Why Am I Being Audited?

You can be selected at random, you could have made a substantial error on your tax return, you could have raised internal red flags at the IRS – or your business partner(s) may have suspicious looking tax returns. There is no one set reason (or rule) for being selected for an audit by the IRS, unfortunately.

What Do I Need To Show For An Audit?

In short – as much as you can. The most common issue for those facing an audit, is that they claimed deductions.

The IRS is wary of too many deductions (or large dollar amounts being deducted), as this is one of the biggest areas to attempt to hide fraudulent financial actions. A common tax ploy is to claim deductions for things that aren’t appropriate, or never happened.

Interestingly, over 3/4 of audits are done only by mail. These are called correspondence audits.

Other Factors To Consider (For An IRS Audit)

Usually the goal of an audit is to get you to pay additional tax – which you may have avoided either on purpose, or accidentally. Tax laws are notoriously complex, which is why we always recommend having your tax preparation done by someone who is a qualified tax professional – not software.

A tax preparer will know what is truly deductible (and what is not), and you will be much more likely to avoid an audit notice, this way. A self e-file can be a time-saver – but not if you end up owing money, instead of getting a tax refund.

There is a statute of limitations on how long the IRS can do an audit – but it’s not the kind of thing you want to find out about, first-hand. Plus, they are the ones who set the rules – so they can easily adjust the statute of limitations if they so desire.

Make sure you have an accurate return for every tax year, and also make sure you have an enrolled agent who can professionally preparer your tax return for you. An amended return is another way to correct any mistakes you make, usually in the case of qualifying deductions.

If you have a business partner, make sure that their taxes are in order, as well. A tax audit for them can lead to a tax audit for you – even if you’ve done everything properly.

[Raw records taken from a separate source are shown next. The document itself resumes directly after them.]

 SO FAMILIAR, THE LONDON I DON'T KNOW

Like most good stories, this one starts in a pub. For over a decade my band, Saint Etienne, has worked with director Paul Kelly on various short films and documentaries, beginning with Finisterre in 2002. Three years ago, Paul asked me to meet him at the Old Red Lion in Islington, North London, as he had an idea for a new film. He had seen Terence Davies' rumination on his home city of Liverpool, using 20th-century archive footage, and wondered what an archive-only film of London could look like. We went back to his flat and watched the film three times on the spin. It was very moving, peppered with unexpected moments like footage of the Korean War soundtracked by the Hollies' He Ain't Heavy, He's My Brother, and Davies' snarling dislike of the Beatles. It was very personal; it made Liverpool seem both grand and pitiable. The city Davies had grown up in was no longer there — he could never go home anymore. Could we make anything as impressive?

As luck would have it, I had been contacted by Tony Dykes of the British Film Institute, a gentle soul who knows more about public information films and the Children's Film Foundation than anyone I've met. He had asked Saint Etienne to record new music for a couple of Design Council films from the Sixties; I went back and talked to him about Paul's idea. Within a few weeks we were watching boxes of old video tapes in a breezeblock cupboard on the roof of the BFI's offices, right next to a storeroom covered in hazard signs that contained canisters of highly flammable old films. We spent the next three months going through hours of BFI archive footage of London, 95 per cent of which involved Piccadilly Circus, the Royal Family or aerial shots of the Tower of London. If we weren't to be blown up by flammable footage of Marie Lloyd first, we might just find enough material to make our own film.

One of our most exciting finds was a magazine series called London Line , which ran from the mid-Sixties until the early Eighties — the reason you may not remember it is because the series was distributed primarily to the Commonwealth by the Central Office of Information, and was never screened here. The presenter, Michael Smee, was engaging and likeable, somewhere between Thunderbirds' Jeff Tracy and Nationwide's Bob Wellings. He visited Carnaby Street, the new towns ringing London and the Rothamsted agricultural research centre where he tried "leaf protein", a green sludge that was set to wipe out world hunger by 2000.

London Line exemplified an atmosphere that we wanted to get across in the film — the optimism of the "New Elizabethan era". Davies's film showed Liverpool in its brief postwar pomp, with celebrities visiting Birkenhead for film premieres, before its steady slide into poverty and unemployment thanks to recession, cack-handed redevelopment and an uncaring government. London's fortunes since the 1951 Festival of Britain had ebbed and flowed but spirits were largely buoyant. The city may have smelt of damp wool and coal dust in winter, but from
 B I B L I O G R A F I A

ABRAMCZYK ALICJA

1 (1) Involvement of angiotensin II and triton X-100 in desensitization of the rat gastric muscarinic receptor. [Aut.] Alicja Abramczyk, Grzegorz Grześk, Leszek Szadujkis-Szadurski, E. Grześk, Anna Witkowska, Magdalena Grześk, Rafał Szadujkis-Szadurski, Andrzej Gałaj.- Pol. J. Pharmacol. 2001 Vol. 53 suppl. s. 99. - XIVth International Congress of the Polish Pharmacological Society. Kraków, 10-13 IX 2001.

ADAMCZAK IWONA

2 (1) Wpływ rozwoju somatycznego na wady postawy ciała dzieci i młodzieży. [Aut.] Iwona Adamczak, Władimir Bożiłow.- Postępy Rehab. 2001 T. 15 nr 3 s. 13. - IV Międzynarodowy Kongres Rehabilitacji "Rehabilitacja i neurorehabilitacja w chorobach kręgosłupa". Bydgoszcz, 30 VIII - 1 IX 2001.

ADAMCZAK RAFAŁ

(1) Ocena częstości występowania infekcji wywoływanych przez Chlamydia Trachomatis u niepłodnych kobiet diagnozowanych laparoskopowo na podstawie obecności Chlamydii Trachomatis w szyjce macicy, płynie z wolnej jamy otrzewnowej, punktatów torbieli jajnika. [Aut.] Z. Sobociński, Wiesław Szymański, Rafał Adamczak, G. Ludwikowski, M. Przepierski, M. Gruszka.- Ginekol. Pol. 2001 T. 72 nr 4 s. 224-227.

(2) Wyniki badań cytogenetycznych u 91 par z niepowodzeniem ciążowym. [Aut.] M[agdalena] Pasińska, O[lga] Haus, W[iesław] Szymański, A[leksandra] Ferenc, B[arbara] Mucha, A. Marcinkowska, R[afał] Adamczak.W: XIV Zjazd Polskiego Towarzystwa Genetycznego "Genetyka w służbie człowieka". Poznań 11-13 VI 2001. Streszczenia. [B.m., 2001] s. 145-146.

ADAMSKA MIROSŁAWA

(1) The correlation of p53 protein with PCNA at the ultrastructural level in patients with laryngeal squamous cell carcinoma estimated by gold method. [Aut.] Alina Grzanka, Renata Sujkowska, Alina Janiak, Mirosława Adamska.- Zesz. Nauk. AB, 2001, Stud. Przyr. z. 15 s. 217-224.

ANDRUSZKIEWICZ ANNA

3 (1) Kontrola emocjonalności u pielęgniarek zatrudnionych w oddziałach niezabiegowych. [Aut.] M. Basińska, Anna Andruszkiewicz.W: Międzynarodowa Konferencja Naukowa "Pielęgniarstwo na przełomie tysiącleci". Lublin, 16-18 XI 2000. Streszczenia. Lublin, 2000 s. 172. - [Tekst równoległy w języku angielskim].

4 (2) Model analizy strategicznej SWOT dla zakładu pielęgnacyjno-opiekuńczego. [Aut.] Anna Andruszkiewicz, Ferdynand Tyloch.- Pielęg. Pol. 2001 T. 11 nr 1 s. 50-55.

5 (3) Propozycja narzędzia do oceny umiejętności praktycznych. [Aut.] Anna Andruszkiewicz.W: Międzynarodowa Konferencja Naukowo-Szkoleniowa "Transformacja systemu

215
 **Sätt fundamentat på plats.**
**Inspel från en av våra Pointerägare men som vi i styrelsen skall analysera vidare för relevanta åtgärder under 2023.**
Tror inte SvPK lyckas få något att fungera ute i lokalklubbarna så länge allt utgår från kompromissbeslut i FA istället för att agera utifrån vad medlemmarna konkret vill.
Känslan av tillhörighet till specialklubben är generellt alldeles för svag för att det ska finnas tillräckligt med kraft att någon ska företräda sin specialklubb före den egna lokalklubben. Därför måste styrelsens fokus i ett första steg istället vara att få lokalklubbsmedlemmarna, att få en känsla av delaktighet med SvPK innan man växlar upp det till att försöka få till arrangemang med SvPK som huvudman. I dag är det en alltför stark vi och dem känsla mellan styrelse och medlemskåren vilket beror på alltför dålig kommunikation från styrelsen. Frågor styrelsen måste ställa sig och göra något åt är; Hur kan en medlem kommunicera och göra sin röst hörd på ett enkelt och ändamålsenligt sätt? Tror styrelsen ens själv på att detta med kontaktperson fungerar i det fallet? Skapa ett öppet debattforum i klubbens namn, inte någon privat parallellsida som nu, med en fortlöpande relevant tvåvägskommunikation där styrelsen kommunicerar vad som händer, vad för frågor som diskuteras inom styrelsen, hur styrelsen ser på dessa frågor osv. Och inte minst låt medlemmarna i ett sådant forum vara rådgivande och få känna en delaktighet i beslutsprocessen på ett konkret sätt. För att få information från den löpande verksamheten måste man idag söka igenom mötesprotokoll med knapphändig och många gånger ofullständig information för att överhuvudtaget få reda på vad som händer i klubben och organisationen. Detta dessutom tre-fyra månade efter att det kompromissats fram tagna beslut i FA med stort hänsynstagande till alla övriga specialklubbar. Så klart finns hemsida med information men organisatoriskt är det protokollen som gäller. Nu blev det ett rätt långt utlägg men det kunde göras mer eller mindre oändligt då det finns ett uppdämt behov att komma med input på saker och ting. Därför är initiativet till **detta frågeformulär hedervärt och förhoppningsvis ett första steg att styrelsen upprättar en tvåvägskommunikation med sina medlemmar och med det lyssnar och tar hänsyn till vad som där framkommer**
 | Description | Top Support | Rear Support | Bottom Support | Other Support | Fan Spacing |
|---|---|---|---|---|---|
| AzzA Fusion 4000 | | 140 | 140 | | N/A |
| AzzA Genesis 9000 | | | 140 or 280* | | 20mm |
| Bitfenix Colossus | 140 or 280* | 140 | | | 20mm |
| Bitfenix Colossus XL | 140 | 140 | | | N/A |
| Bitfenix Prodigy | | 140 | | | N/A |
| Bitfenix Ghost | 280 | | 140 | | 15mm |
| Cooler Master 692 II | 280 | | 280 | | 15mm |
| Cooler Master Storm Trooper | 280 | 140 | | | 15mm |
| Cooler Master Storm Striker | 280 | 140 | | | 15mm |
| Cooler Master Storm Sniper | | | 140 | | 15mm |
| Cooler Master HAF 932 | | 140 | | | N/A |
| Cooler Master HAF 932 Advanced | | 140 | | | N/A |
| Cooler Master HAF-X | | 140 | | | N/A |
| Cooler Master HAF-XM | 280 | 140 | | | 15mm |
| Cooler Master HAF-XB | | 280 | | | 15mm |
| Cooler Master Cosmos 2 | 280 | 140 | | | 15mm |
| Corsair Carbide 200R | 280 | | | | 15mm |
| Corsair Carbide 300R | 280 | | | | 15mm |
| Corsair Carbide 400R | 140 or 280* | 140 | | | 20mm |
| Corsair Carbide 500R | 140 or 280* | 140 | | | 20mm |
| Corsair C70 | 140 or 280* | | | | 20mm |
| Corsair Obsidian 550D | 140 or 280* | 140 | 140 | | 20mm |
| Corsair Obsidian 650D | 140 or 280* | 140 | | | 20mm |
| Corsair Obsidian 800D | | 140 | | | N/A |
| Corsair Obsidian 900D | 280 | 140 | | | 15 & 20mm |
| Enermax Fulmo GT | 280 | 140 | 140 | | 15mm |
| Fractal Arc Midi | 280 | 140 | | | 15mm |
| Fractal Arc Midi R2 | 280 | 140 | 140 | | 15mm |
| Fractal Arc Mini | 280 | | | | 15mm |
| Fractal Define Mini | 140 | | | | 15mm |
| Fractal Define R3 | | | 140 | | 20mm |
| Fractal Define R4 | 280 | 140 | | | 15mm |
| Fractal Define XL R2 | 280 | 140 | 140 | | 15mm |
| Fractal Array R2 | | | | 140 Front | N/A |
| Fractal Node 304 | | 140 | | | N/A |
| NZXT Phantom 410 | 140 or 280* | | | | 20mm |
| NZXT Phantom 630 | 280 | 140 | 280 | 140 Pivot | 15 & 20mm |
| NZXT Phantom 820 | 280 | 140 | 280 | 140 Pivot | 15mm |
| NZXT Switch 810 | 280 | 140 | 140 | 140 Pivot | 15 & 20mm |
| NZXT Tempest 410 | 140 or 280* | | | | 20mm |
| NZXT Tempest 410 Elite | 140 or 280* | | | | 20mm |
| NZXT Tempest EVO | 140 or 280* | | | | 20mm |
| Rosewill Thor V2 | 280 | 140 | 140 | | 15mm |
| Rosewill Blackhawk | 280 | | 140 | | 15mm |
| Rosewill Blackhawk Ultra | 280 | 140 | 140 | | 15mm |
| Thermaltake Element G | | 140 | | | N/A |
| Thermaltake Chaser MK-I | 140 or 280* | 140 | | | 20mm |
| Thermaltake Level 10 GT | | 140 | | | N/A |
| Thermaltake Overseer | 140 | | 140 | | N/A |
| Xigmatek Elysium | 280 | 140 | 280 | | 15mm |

And of course, our standard disclaimer – the IRS is always the bottom line when it comes to your tax bill – as well as tax deductions. Tax software may be quick and easy – but it isn’t always accurate about what is (and is not) taxable income.

The Bottom Line On Being Audited By The IRS

While being audited may seem scary – the truth is, it’s not so bad. You should always keep detailed financial records (just in case), and you should also never claim false deductions on any of your tax returns.

Always make sure you know who you are getting into business with, as well. An IRS agent may not believe you, if you claim ignorance of your business partner’s activities – so it’s better to err on the side of caution, when it comes to intertwined business transactions.